"""

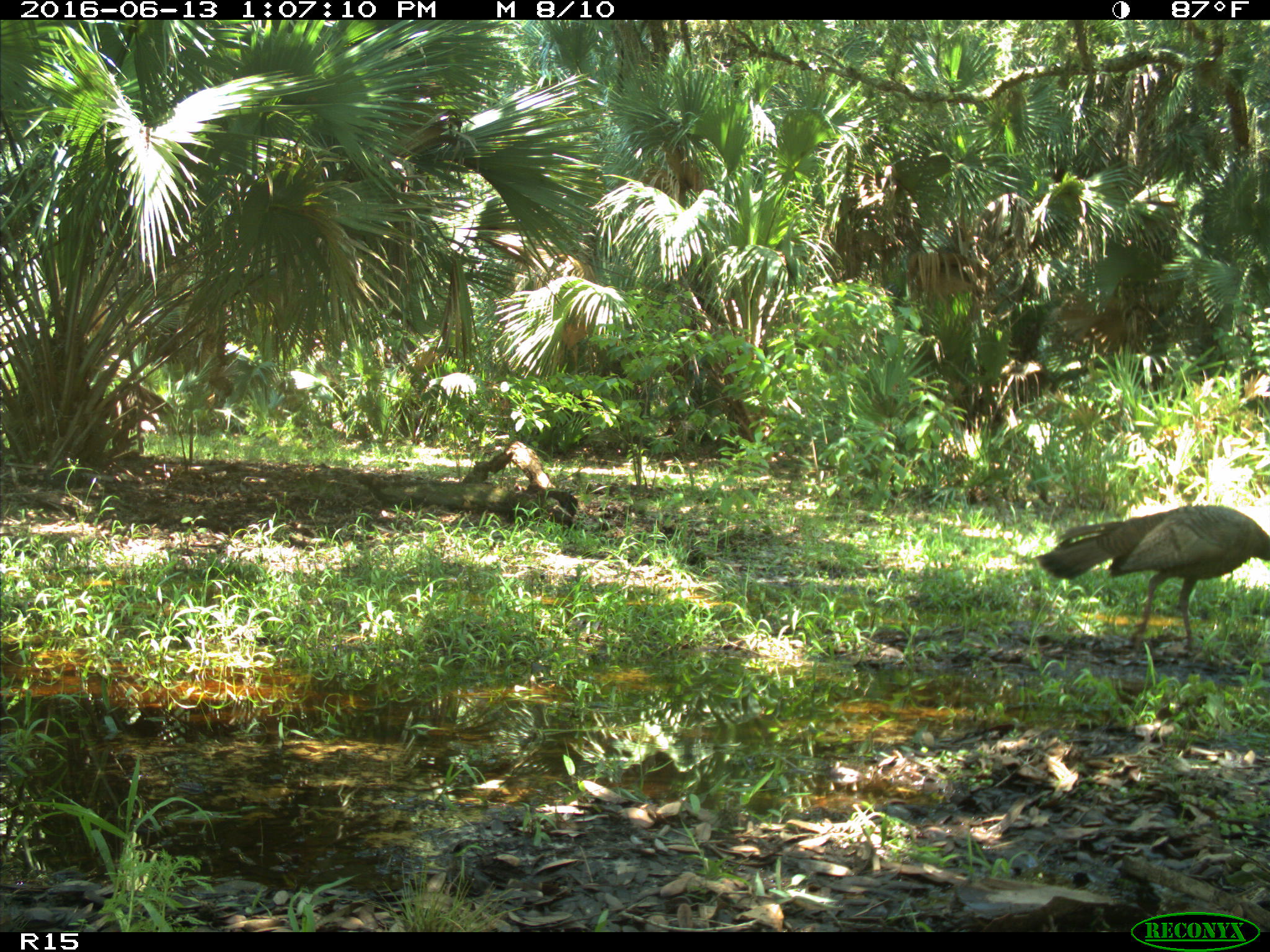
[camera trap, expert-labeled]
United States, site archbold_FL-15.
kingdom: Animalia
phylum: Chordata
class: Aves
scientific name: Aves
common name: birds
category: unidentified bird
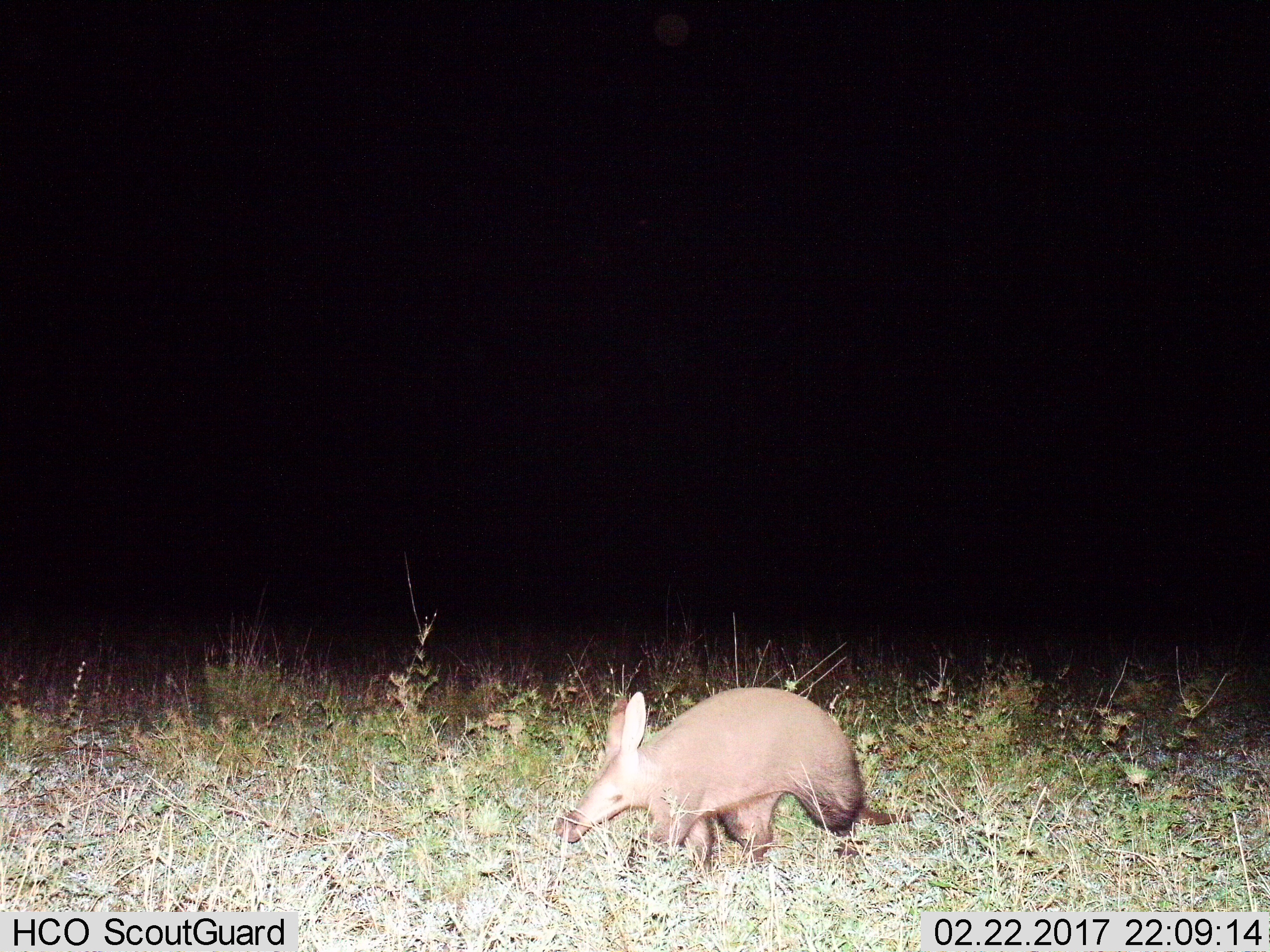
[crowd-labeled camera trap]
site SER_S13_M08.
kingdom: Animalia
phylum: Chordata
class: Mammalia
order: Tubulidentata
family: Orycteropodidae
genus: Orycteropus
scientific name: Orycteropus afer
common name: aardvark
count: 1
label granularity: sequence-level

"""

- Your objective:
Word-for-word restatement: every line from the one with "United States, site archbold_FL-15." through the final line of the data, both ends included, pictures excluded.

- Solution below:
United States, site archbold_FL-15.
kingdom: Animalia
phylum: Chordata
class: Aves
scientific name: Aves
common name: birds
category: unidentified bird
[crowd-labeled camera trap]
site SER_S13_M08.
kingdom: Animalia
phylum: Chordata
class: Mammalia
order: Tubulidentata
family: Orycteropodidae
genus: Orycteropus
scientific name: Orycteropus afer
common name: aardvark
count: 1
label granularity: sequence-level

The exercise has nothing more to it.